> EXERCISE TEXT
+ + + +
The Raccoon Rule

I was reminded of why I declutter through an unexpected visitor this week.

A very unexpected visitor.

Early one morning, I woke to some commotion in the kitchen. Assuming it was a child, I went to check it out  but instead of a child, I  found our living room window screen pushed in and several items from the counter between the kitchen and living room scattered across the floor.

After catching my breath and calling my husband out, we discovered the cutest little bandit I’ve ever seen had broken in, stolen a scone off the counter, and was now sitting on the deck, happily unwrapping and eating her bounty.

Meet Buttercup:
(Bonus points if you know the reference to the Queen of Refuse, the Queen of Garbage.)

Our Raccoon Bandit

Once we made sure there were no more critters hiding in the house and re-secured the window, I looked at the chaos Buttercup had left behind. I was grateful the mess wasn’t worse. Keeping my house from getting out of control definitely helps make unexpected situations like these easier to deal with!

But there was still a mess to deal with. A tray she knocked to the floor had held our HomePod speaker and a few sentimental keepsakes: a set of ceramic ducks from my grandmother, who passed away last year, and George, a clay monkey my daughter made in school years ago.

Two of the three ducks were shattered. George had lost multiple limbs.

As I stood there with broken pieces in my hands, I paused. 

You may have heard of the “poop rule” when it comes to decluttering:
“Do you like this item enough that you’d clean poop off of it to keep it?”

Well, I now had a new version: The Raccoon Rule.
Would I clean, fix, and keep something a raccoon got her paws on?

It was tempting to toss them out. They were damaged. The mess was inconvenient. But these weren’t just random knick knacks – they were items I had chosen to keep.

And that’s the heart of decluttering for me.

My decluttering isn’t really about getting rid of stuff.
It’s not about what I’m losing.
It’s about what I’m keeping.
And what I’m gaining, including the joy from seeing our memories displayed around us. 

I had kept those items because they are filled with happy memories — sweet treasures that make me smile when I see them.

So I picked up the pieces, sanitized them, and plan to glue them back together.

Decluttering, to me, has never been about living with nothing.
It’s about living with intention.
It’s about creating a space that is manageable, and it is also about creating space for what matters – and having room to appreciate the joy in what stays: 

Like a one-armed clay monkey named George, who now has a few scars and a great story to tell.

This Week I’m Trying: The Purse Box

Like most of my possessions, I have curated my purses down from what I unconsciously collected over the years, to an amount somewhere between a maximalist’s dream and an amount that would still suffocate a minimalist.

In my bag collection, there’s:
– my lunch bag that doubles as my work purse
– a vintage airline bag that fits my iPad and flute (for when I’m singing/playing)
– four other purses I use throughout the year
– and a few specialty bags that I don’t use regularly, but still made the cut: a book bag, some evening clutches, etc.

Listen, I never said I was a minimalist. 🙂 

Some bags are always ready to go. My singing bag and my lunch bag stay stocked because I use them for the same activities over and over. A long time ago, I created a little system for the less-used bags: I tucked them away with a single makeup bag filled with odds and ends I might want to toss in – like that super-slim hand sanitizer from a conference that perfectly fits into an evening clutch.
+ + + +
> DATASET EXCERPT
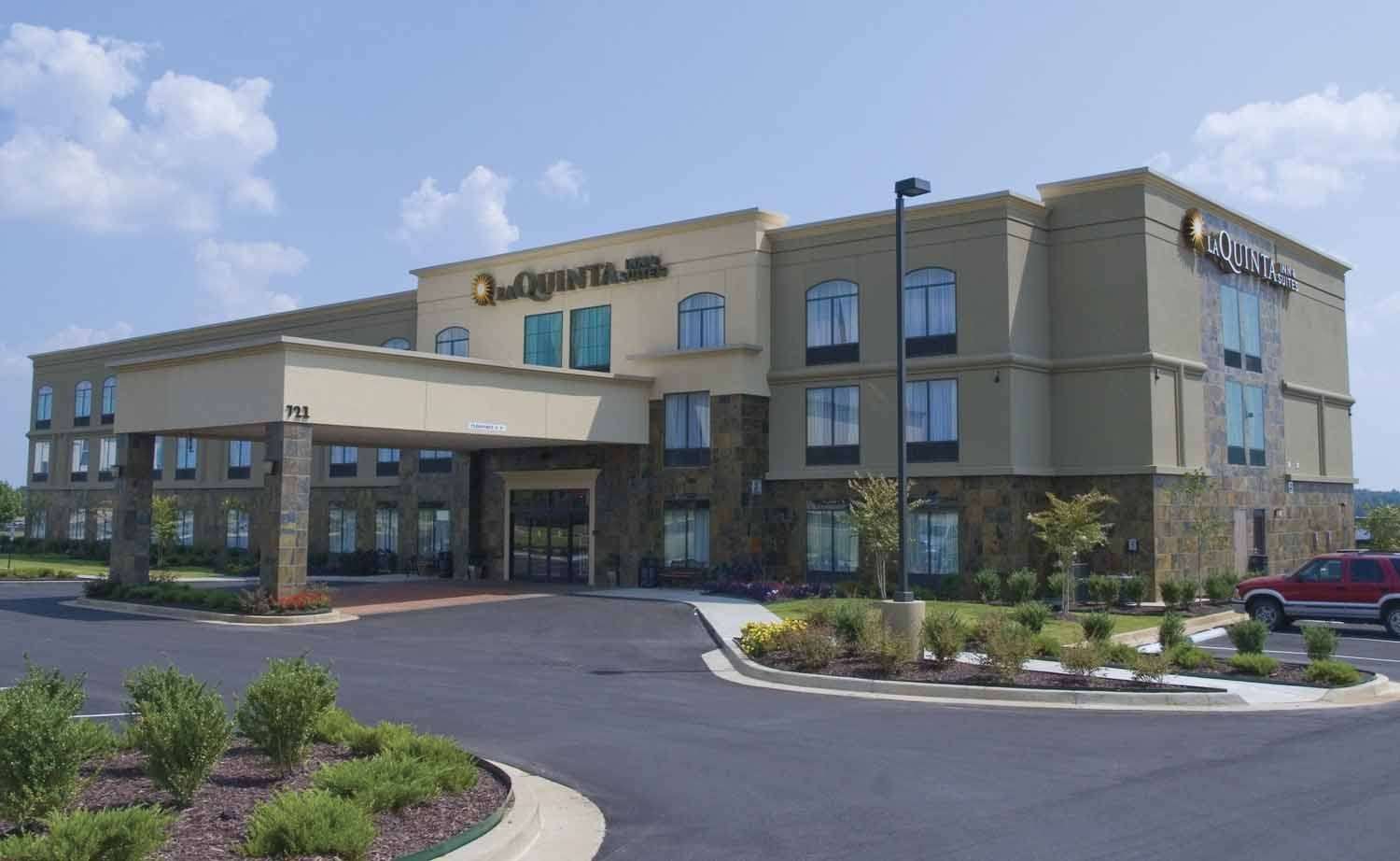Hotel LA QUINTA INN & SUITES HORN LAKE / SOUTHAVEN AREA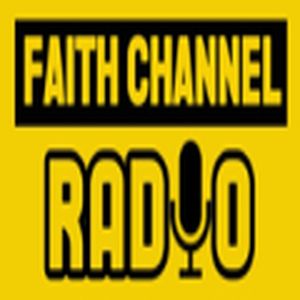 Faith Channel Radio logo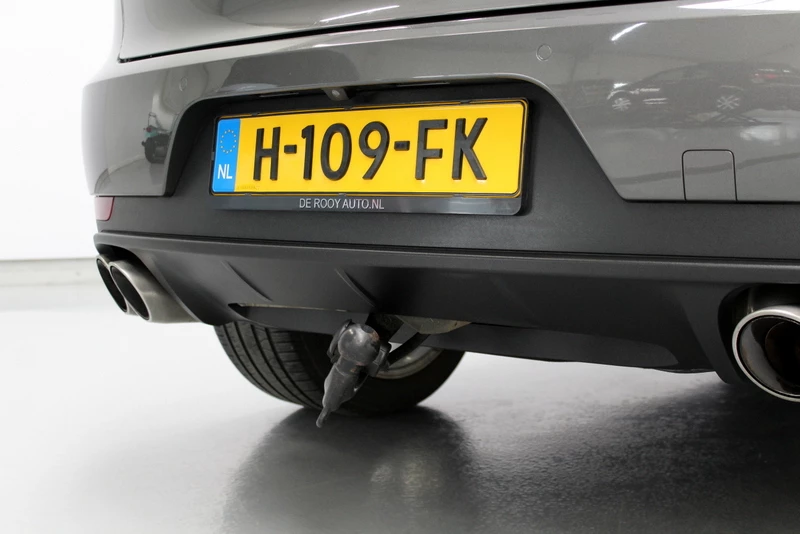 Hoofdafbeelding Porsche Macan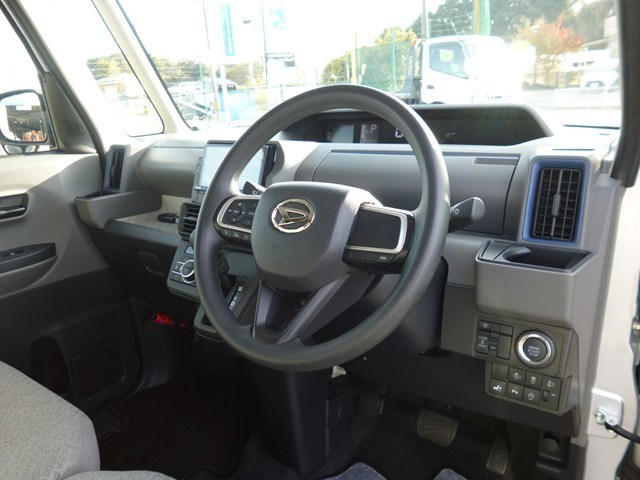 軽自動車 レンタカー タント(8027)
+ + + +
> TO DO
Using the Raccoon Rule text, list each thing that sat on the tray the raccoon knocked to the floor.

> PROBLEM SOLUTION
- The HomePod speaker
- A set of ceramic ducks from the writer's grandmother
- George, a clay monkey the writer's daughter made in school